604 if is_multimetric:
--> 605 return _multimetric_score(estimator, X_test, y_test, scorer)
606 else:
607 if y_test is None:
C:\ProgramData\Anaconda3\lib\site-packages\sklearn\model_selection\_validation.py in _multimetric_score(estimator, X_test, y_test, scorers)
633 score = scorer(estimator, X_test)
634 else:
--> 635 score = scorer(estimator, X_test, y_test)
636
637 if hasattr(score, 'item'):
C:\ProgramData\Anaconda3\lib\site-packages\sklearn\metrics\scorer.py in __call__(self, clf, X, y, sample_weight)
174 y_type = type_of_target(y)
175 if y_type not in ("binary", "multilabel-indicator"):
--> 176 raise ValueError("{0} format is not supported".format(y_type))
177
178 if is_regressor(clf):
ValueError: continuous format is not supported
仔细观察跟踪,您会发现错误不是由 mlxtend
引发的 - 它是由 scikit-learn 的 scorer.py
模块引发的,这是因为roc_auc_score
您使用的仅适用于分类问题;对于回归问题,比如你这里的问题,它是 meaninglesss.
来自docs(强调已添加):
sklearn.metrics.roc_auc_score
(y_true, y_score, average=’macro’, sample_weight=None, max_fpr=None)Compute Area Under the Receiver Operating Characteristic Curve (ROC AUC) from prediction scores.

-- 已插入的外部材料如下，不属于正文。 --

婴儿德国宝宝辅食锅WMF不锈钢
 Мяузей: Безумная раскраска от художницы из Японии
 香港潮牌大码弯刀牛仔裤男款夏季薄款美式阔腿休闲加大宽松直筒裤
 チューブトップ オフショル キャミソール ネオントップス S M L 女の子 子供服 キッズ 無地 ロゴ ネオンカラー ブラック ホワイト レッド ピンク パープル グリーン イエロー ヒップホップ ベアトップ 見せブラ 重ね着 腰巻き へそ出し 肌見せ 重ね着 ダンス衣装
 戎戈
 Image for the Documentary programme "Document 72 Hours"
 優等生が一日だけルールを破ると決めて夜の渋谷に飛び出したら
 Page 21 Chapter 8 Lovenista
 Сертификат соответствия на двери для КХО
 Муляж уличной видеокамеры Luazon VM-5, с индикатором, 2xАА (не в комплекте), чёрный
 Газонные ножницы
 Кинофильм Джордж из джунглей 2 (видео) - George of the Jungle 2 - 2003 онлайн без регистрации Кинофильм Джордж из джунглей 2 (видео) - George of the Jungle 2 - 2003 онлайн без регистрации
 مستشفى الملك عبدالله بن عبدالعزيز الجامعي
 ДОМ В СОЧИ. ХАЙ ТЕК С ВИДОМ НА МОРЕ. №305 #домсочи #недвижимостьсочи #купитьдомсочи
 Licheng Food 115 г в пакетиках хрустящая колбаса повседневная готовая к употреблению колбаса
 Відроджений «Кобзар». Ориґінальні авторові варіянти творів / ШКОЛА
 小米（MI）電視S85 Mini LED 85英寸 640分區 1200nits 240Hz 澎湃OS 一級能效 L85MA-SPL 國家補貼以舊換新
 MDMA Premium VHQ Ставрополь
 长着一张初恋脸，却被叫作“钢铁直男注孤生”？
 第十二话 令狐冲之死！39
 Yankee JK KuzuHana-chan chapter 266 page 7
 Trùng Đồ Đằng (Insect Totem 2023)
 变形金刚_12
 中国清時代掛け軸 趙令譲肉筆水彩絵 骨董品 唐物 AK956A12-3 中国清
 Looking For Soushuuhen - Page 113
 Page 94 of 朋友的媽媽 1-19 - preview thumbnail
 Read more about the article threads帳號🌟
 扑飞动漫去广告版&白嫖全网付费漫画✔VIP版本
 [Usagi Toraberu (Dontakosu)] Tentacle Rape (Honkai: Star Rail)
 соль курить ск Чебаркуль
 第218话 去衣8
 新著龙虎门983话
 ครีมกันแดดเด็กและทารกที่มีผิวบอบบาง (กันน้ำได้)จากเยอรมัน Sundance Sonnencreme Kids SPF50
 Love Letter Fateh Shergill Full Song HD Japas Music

Note: this implementation is restricted to the binary classification task or multilabel classification task in label indicator format.
另见 scikit-learn list of metrics 每种问题,您可以在其中确认 roc_auc
不适合回归。
因此,在您的 sfs
定义中将其更改为
scoring='neg_mean_squared_error'
就像 SequentialFeatureSelector
的文档 example 中那样,或者任何其他适合回归的指标,你会没事的。